For ARM there is the Arm Performance Libraries which includes BLAS routines (among other math routines).

So to answer your question: It is probably best to use functions from a standard interface and deploy optimized implementations of these functions .

CodePudding user response:

QEMU is not a cycle-accurate simulator at all. It doesn't even try to model performance, just to emulate as quickly as it can.

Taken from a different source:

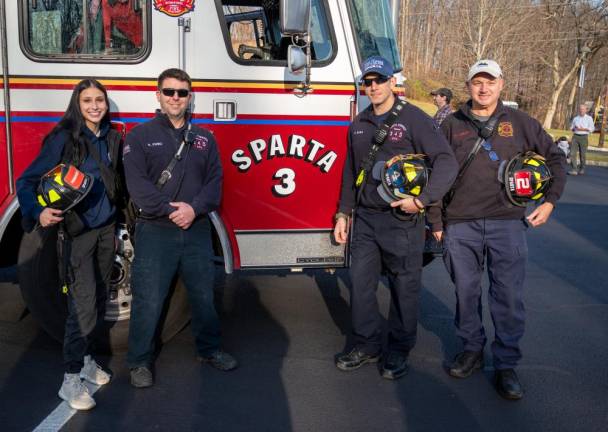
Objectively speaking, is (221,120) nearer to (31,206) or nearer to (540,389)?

Probably your best be it to read some about the major bottlenecks on the slowest targets you care about. Like Cortex-M, especially if you're using one without cache or SIMD, although that's going to be a problem if you need to do some FP heavy lifting. If your workload needs more FP throughput than the theoretical max on the target chip, you need algorithmic changes before it's worth benchmarking anything. Or you need to choose a more capable microcontroller; IIRC some of the higher-end Cortex-M have NEON and code/data caches.